A ofensiva pela regulação das redes sociais é tão legítima quanto a sua oposição.
O dia 9 de maio de 2023 ficou marcado como o dia em que o Telegram disparou para todos os seus usuários uma mensagem se posicionando contrariamente ao PL 2630. Até aí, tudo bem. Escrevi em alguns fóruns que, tão legítimo quanto governo e seus representantes na Câmara do Deputados se movimentarem pela aprovação da lei, é o posicionamento da empresa em sentido contrário. Aliás, da empresa e de qualquer cidadão que não se sinta representado pela nova proposta.
No mesmo dia, contei nada menos que 69 reportagens distintas sobre o tema, nos maiores portais de notícias do país. TODAS elas considerando a movimentação do Telegram muito mais absurda, desproporcional e contundente que a do próprio Google na semana anterior. O que também é legítimo, já que essas empresas são as maiores interessadas na aprovação do PL, uma vez no texto consta que elas deverão receber das Big Techs pelos seus links de notícias compartilhados. Se a lei já estivesse em vigor para todo o ano de 2022, estima-se que mais de um bilhão de reais deveriam ter sido repassados das empresas de tecnologia para veículos de mídia.
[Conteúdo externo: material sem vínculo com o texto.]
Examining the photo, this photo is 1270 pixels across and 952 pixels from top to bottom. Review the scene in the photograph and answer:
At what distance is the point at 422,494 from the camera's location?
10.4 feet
Por essa quantia, não conheço ninguém que seria contra uma lei dessas…
O grande problema veio no dia seguinte. Sem ser demandado, o STF, pelas mãos do ministro Alexandre de Moraes determinou que a plataforma “apague” a mensagem enviada (como se isso fosse possível), determinou ainda a suspensão do aplicativo por 72 horas caso não cumpra essa decisão, e o pior, que envie uma mensagem de retratação: “Por determinação do SUPREMO TRIBUNAL FEDERAL, a empresa Telegram comunica: A mensagem anterior do Telegram caracterizou FLAGRANTE e ILÍCITA DESINFORMAÇÃO atentatória ao Congresso Nacional, ao Poder Judiciário, ao Estado de Direito e à Democracia Brasileira, pois, fraudulentamente, distorceu a discussão e os debates sobre a regulação dos provedores de redes sociais e de serviços de mensageria privada (PL 2630), na tentativa de induzir e instigar os usuários a coagir os parlamentares”.
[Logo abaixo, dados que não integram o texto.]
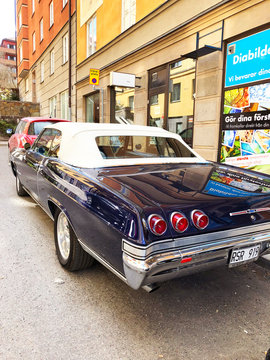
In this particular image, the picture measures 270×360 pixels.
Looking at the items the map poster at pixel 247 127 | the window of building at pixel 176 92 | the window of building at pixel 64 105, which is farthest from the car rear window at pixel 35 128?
the window of building at pixel 64 105

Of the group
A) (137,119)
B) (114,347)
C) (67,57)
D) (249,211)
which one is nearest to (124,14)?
(137,119)

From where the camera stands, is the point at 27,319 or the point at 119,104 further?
the point at 119,104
Isso pode ter passado desapercebido, mas por trás da manobra de nossa suprema corte, aparece um fenômeno inédito na política brasileira: por qual razão, e sob qual argumentação, um poder da república que nada tem a ver com a tramitação de leis em nosso parlamento, se posiciona como vítima de um atentado à desinformação? O Supremo não é parte da discussão sobre o PL 2630, o documento não foi escrito nos ambientes da suprema corte, e o texto publicado pela empresa não fere em nada nenhuma lei brasileira (tanto é que nenhum crime foi imputado). Estamos inaugurando no país a pena sem crime. Quando o google se manifestou, foi enquadrado pelo Ministério da Justiça como fraudador do código de defesa do consumidor, por abuso de poder econômico. Uma desculpa, que pelo menos demonstrou a preocupação de caracterizar a manobra como algo desvinculado de qualquer viés de censura. Mas nessa decisão de hoje, em relação à mensagem do Telegram, não tiveram o mesmo pudor.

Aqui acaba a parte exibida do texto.